Charles told Vera that he had taken his clothes off, and that while he was standing there naked, he smoked a cigarette that Winter had offered him. As the three men smoked they had conversed as if sincerely about Charles being the president of the United States. He told Vera that though he remembered it clearly, vividly, the way he had just described it, he did not think he could believe it. Vera, however, had no trouble believing that it had happened, and happened just like Charles said it had. She said she had to wonder at Charles’s confusion and disbelief: Did he think he was in a play where there were rules and regulations about how people appeared and acted in reality? He readily admitted that he did not, but was nevertheless surprised that Winter and McGee did not, either.

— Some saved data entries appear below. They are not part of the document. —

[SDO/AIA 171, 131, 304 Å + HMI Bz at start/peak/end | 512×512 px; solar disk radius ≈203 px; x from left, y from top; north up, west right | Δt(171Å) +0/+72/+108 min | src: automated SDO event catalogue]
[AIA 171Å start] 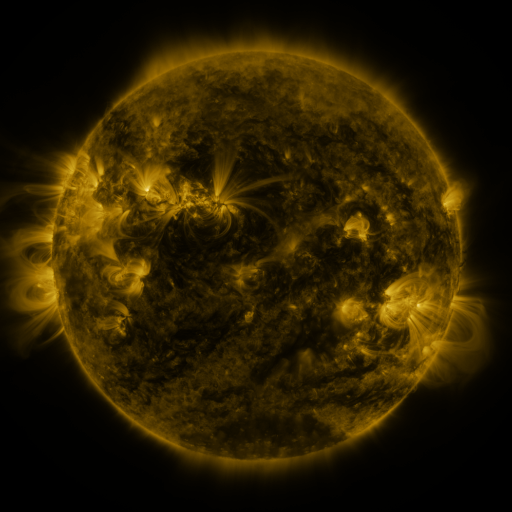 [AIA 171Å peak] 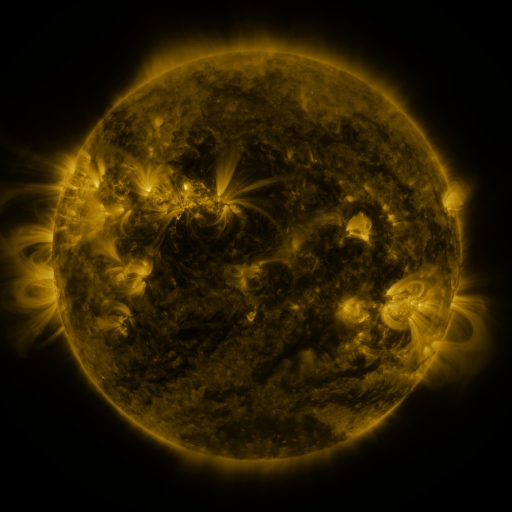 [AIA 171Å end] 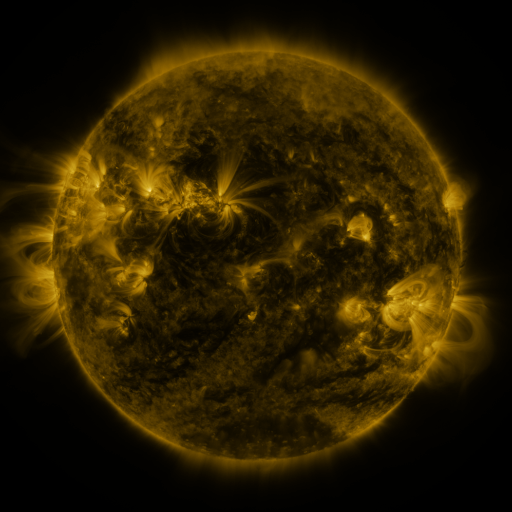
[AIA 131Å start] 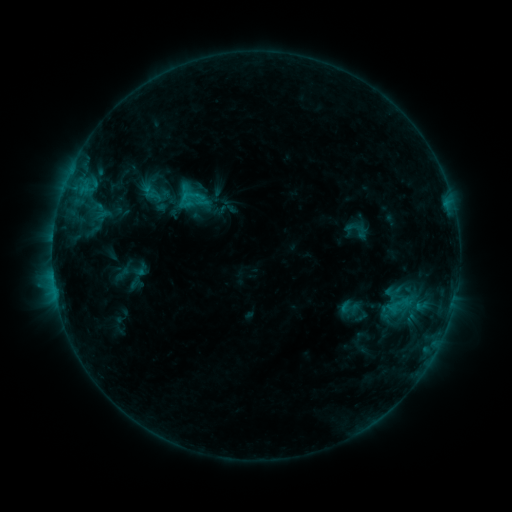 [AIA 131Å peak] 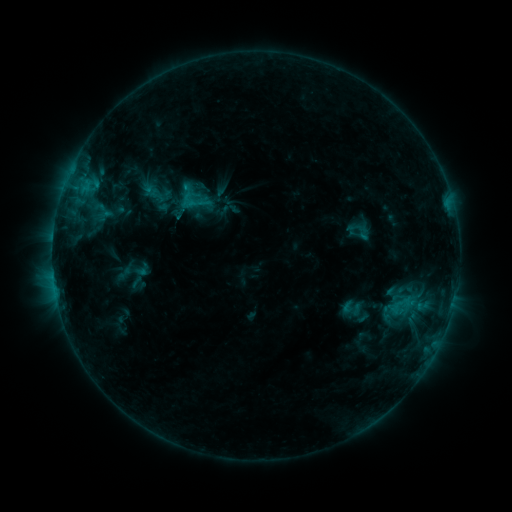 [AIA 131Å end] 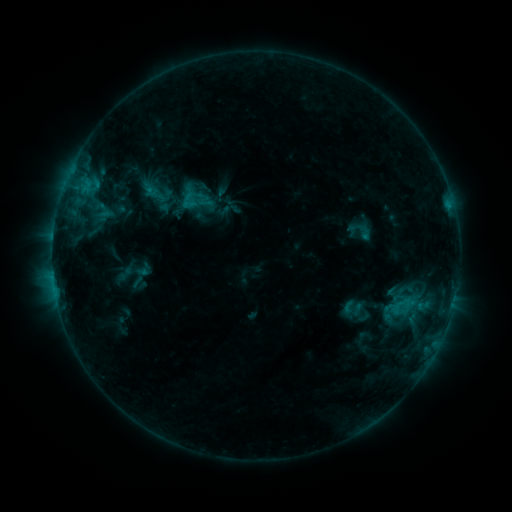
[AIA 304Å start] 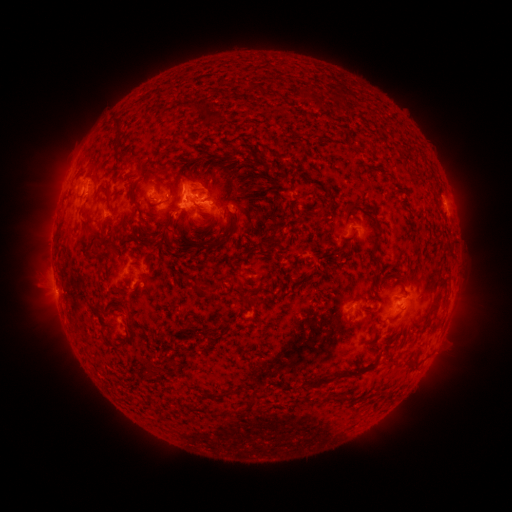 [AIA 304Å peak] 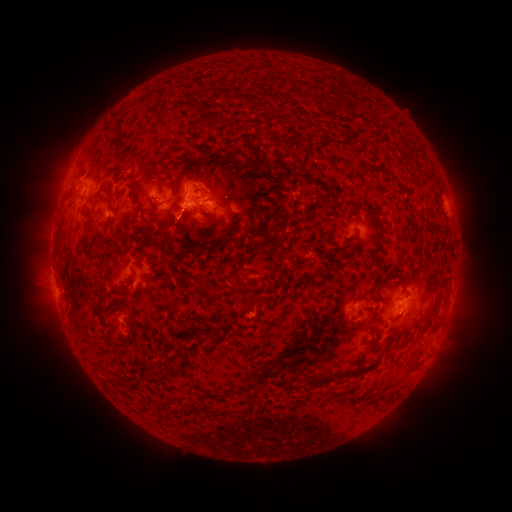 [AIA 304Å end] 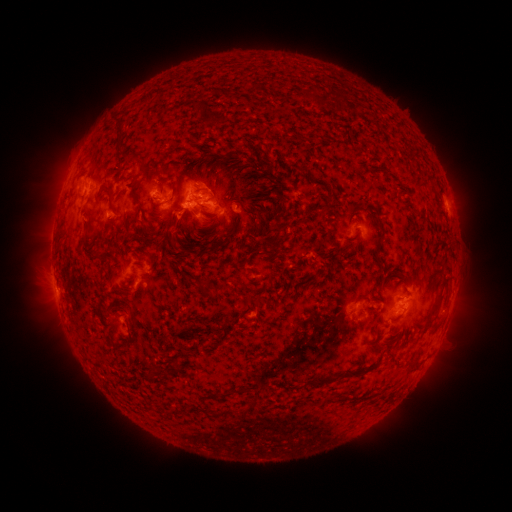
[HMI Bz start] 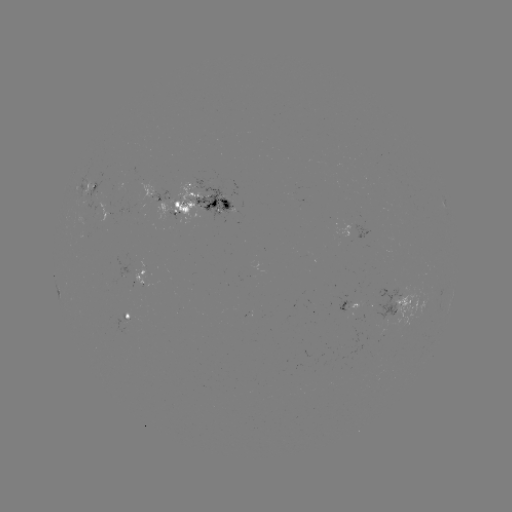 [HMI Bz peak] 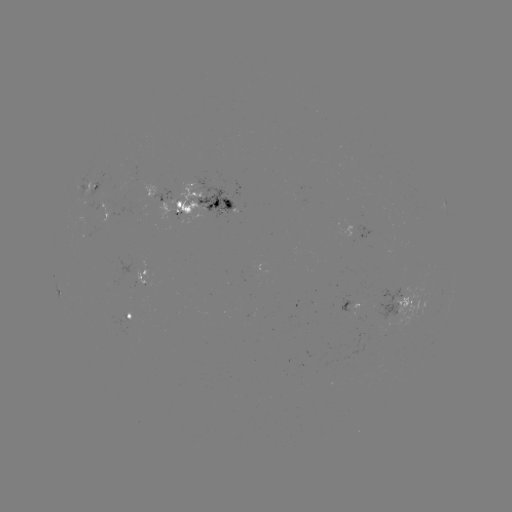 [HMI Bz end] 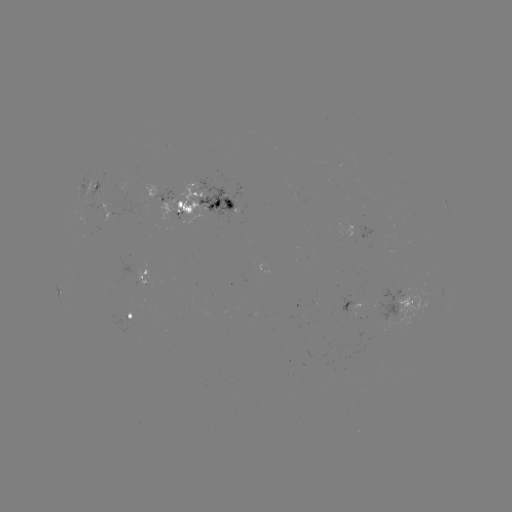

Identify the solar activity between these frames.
emerging-flux region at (102, 219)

“They don’t care if you’re naked or flayed or covered in tar and feathers or dressed up like Pierrot for a fancy ball!”
“And they sounded so bloody sincere about me being president! I had to wonder myself, if such a thing was possible! That they could create me and work me like that! When I know good and well that for all TR’s faults, he would lead a revolution before he allowed something like that to happen! Those men are mad, aren’t they, Vera? I have to ask. I mean, truly, clinically mad? As in, they ought to be in straitjackets in a hospital?”